Sheshank Kodam
Sheshank Kodam

Reputation: 515

How to load config file based on command line args in Elixir

How to overwrite config in Elixir using command line flag provided? For example, the application is started by running:

./my_app --mode=mode1 or ./my_app --mode=mode2

Based on the mode provided, I would like to override config.exs with mode1.exs or mode2.exs as shown below

use Mix.Config

# Configures the endpoint
config :my_app,
  env: Mix.env

import_config "#{Mix.env}.exs"
import_config "mode1.exs" or import_config "mode2.exs"

Upvotes: 0

Views: 1118

Answers (3)

Sheharyar
Sheharyar

Reputation: 75840

Using Env Variables at Compile-Time

The problem with having different configs based on different command-line arguments is that Elixir applications are compiled, so once you package the application it will contain the configs of only the mode specified at compile time.

If that's not a problem and you still want to use separate configs, it is better to use Environment Variables instead of command-line flags.

use Mix.Config

# Get the Application Mode
default_mode = "1"
app_mode = System.get_env("APP_MODE") || default_mode
mode_config = "mode#{app_mode}.exs"

# Load external configs
import_config("#{Mix.env}.exs")
import_config(mode_config)

Now just pass the mode via environment variable:

$ APP_MODE=1 mix run

Upvotes: 2

Sheharyar
Sheharyar

Reputation: 75840

Switching Configs Dynamically

Like I mentioned in my other answer, elixir applications are compiled so once the application is packaged, it will only contain configs of that mode.
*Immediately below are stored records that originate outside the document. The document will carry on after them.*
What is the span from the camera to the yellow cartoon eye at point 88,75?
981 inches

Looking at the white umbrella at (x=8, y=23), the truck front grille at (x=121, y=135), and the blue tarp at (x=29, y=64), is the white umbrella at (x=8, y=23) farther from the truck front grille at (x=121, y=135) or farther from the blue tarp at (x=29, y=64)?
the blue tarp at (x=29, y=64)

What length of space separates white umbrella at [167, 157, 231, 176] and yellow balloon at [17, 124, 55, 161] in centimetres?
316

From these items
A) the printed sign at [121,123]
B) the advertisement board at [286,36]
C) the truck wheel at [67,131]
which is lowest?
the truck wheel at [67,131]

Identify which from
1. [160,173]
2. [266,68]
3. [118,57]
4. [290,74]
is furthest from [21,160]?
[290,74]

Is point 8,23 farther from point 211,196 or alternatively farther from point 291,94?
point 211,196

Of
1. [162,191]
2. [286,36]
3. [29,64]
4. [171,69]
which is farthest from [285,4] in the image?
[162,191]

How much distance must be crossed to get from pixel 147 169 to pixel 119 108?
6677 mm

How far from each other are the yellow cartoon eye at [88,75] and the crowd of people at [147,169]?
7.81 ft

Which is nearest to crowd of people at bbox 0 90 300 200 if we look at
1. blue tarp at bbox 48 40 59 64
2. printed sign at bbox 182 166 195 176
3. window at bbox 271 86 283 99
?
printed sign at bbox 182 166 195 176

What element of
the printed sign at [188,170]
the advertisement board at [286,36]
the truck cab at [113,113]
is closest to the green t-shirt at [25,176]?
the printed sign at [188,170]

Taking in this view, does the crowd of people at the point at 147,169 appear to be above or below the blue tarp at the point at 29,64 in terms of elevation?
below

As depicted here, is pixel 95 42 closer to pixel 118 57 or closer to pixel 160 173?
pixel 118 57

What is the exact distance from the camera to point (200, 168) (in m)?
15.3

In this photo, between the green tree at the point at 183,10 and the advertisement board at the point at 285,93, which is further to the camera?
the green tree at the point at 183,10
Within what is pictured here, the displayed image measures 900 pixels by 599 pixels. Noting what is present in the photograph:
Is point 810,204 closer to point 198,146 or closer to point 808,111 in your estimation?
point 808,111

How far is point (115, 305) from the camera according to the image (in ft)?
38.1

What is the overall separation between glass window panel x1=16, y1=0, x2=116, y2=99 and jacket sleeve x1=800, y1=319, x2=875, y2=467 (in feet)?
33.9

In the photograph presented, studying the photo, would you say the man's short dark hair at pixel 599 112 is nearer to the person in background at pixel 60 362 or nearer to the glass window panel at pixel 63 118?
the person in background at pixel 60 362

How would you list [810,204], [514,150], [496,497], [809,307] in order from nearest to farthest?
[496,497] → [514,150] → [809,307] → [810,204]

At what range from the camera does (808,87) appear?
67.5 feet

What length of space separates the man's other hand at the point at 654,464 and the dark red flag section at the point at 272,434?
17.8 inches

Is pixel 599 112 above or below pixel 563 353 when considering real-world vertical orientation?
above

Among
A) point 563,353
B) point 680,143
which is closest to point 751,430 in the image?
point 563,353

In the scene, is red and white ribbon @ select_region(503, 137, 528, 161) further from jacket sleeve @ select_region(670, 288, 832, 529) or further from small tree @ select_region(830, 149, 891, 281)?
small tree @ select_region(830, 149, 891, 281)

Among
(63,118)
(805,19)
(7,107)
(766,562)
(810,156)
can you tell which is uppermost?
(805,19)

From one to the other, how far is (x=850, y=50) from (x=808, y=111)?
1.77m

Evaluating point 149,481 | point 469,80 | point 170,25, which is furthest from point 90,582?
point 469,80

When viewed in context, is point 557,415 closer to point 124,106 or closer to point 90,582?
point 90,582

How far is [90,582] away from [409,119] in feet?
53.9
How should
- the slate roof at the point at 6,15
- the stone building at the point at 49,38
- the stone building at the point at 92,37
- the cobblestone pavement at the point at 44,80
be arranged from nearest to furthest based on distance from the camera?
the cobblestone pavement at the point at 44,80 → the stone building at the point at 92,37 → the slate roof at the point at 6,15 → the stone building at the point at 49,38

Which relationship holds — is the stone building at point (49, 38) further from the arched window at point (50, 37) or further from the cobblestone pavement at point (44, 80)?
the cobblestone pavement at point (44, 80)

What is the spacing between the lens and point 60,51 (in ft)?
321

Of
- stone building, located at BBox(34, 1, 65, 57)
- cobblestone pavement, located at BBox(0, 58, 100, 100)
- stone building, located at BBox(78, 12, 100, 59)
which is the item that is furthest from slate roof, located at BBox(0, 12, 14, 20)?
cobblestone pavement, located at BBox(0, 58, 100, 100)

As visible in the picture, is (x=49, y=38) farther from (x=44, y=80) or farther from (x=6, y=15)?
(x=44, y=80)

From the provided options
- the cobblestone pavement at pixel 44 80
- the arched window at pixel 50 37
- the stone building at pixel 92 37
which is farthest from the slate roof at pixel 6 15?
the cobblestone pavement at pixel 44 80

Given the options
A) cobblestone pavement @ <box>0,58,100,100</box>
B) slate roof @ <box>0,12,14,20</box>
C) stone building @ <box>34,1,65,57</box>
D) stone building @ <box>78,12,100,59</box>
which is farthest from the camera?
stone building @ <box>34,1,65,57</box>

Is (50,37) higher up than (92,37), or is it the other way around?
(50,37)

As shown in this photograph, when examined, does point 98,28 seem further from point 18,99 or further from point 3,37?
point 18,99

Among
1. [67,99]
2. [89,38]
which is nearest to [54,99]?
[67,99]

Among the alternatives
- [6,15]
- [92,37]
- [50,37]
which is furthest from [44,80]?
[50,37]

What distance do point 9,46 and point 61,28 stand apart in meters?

A better solution would be to keep configs for all modes together, and dynamically load appropriate configs in your application.

Here's what you config.exs file could look like:

use Mix.Config

config :my_app, :app_modes,
  default: :mode_1

config :my_app, :mode_1,
  x: 1, y: 2, z: 3

config :my_app, :mode_2,
  x: 6, y: 7, z: 8

And you could use a custom ModeConfig module to load the mode configs:

defmodule MyApp.ModeConfig do
  @default_mode Application.get_env(:my_app, :app_modes)[:default_mode]

  # Get App Mode
  def mode do
    passed_mode = System.get_env("APP_MODE")
    # or you can use OptionParser for command-line flags

    String.to_atom(passed_mode) || @default_mode
  end

  def get,      do: Application.get_env(:my_app, mode())
  def get(key), do: get()[key]
end

You can set (and fetch) modes in two ways now:

And appropriate configs can be loaded using the custom Config module:

# App started in Mode 2
MyApp.ModeConfig.get(:x)       # => 6

# App started in Mode 1
MyApp.ModeConfig.get(:y)       # => 2

Note: If your application gets more complicated (OTP & Processes), you could even have different "adapters" corresponding to each mode, and switch to the appropriate one during bootup of your application supervision tree.

Upvotes: 0

Aleksei Matiushkin
Aleksei Matiushkin

Reputation: 121010

To parse command line arguments one uses OptionParser.

To overwrite the values from config file one should use Application.put_env/4, since the configuration file is loaded and processed during the compile time and even more, Mix.Config as well as the whole Mix application does not exist in production. So whether you choose this approach, you are to either bring mix application to prod (not recommended and strongly discouraged,) or to parse your modeN files yourself and update application environment manually.

That topic was already largely discussed in Elixir community and the core team pretty fine understands the drawbacks of using compile-time configs.

The best solution at the moment (until we are given with the proper one,) would be to use system environment instead of configs and/or introduce your own JSON/YAML configs.